Because the Navy anesthesiologists fight the same battles with militant CRNAs as we do out in private practice.

And there is a HUGE difference anesthetizing young healthy male and female service members than there is anesthetizing older patients with 1/2 a dozen significant comorbidities.
HUGE? Not huge, bro...ASA 1 v. ASA 3? Not huge....anesthesia pretty safe...
 
Yup. But I guess the old battle ax die hards a do age eventually. But if they are still active duty they have to meet some physical and health requirements unlike regular folk.
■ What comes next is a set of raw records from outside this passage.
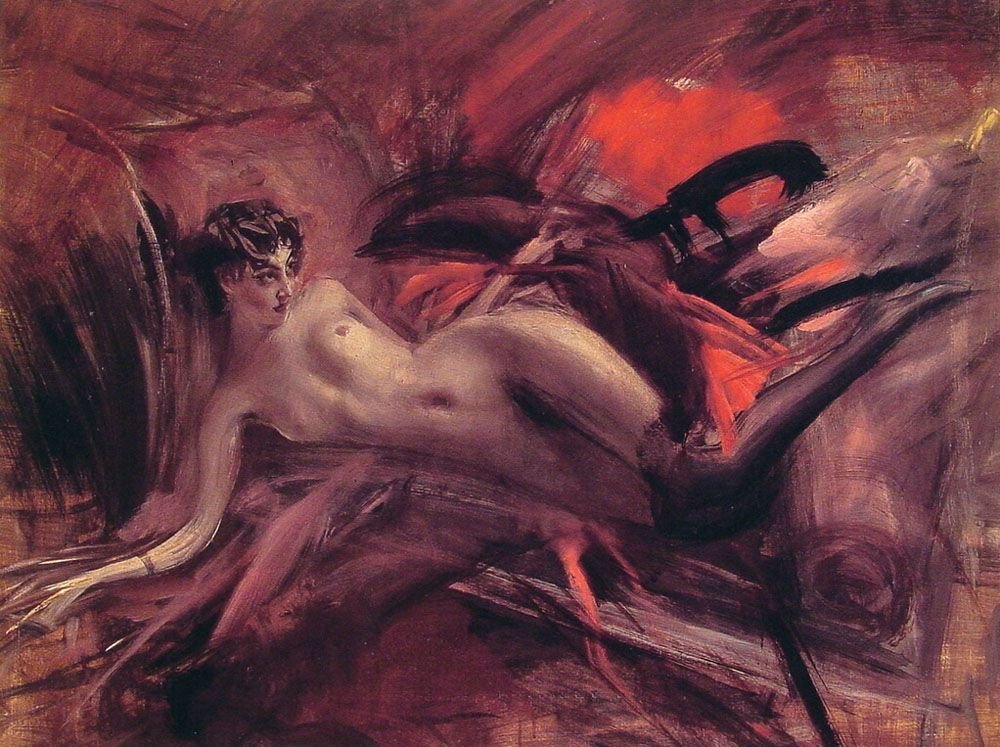 Liegender Akt von Giovanni Boldini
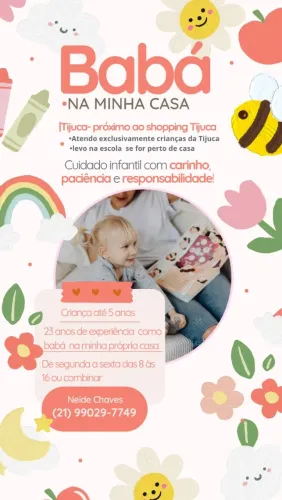 Sou Babá na Minha Própria Casa (Seg a Sex)| Tijuca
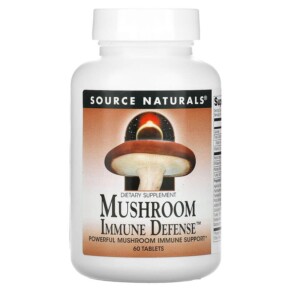 Thực phẩm chức năng Source Naturals Mushroom Immune Defense 60 Tablets 021078016090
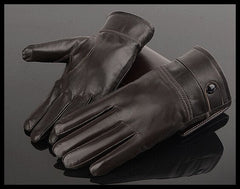 Men's Warm Leather Gloves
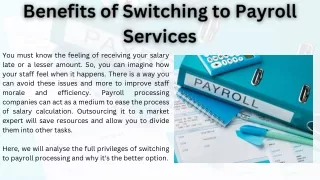 Benefits of Switching to Payroll Services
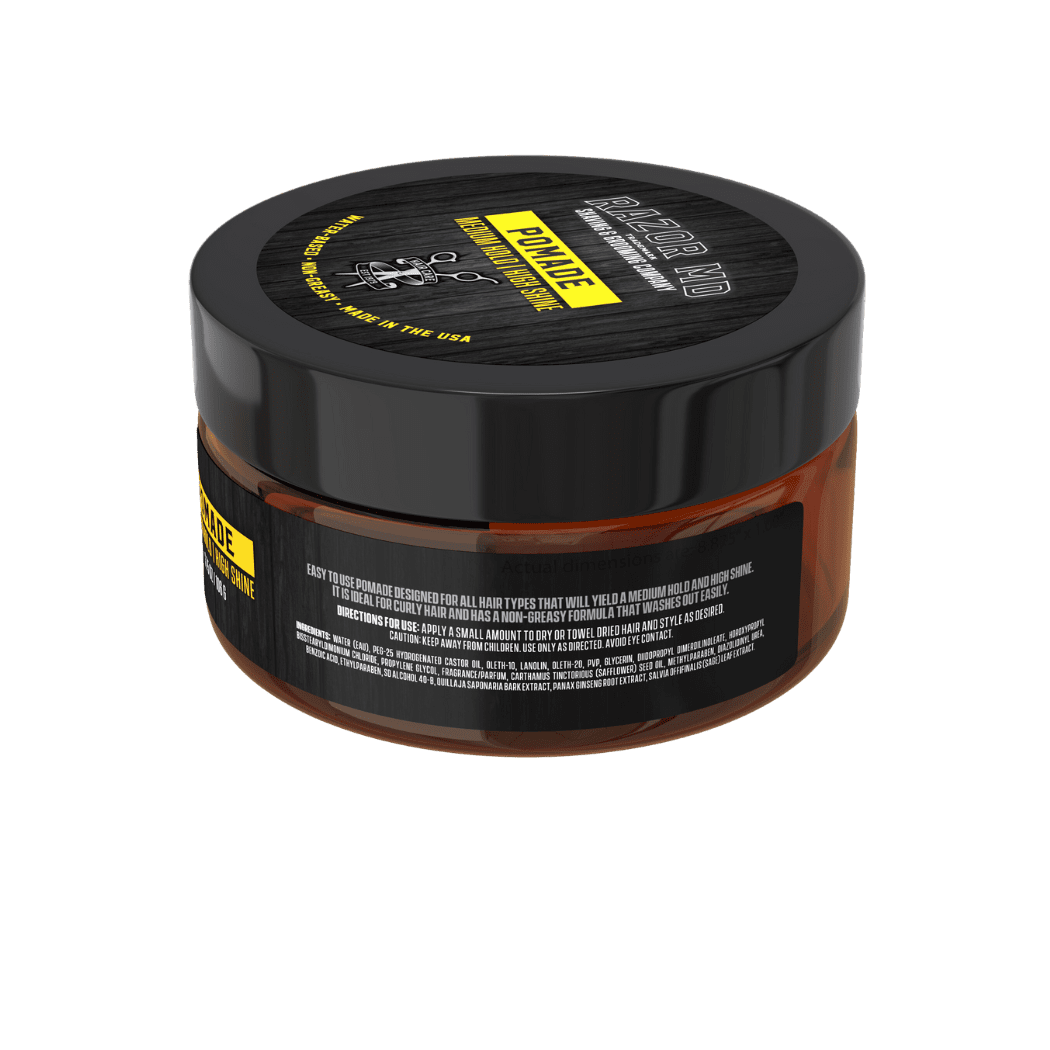 RAZOR MD Hair Styling Pomade - Water Based  - 3.75oz - MADE IN USA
We take care of retirees and dependents too. They don’t need to be the picture of health and many times aren’t. And despite what people seem to think, military docs can be sued. Dependents, retirees, and vets (if harmed at a VA hospital) can sue. So no, the healthy active duty soldier can’t sue you, but if you **** up his wife, she sure can.
 
No, I meant to type it. Saying it all with my chest here. Wonder who is going to get their feelings hurt by reading that
Right on. When I read it, I automatically visualized it being said by a Karen from the HOA.
I’m aware that’s likely not you.
 
At my residency program crnas were doing blocks, lines, neuraxial you name it

At my residency program CRNAs were not allowed to even think about doing any regional or OB. They would do their own a-lines or spinals for their own OR patients, but that's it. Any patient sick enough to need a central line would be a resident case.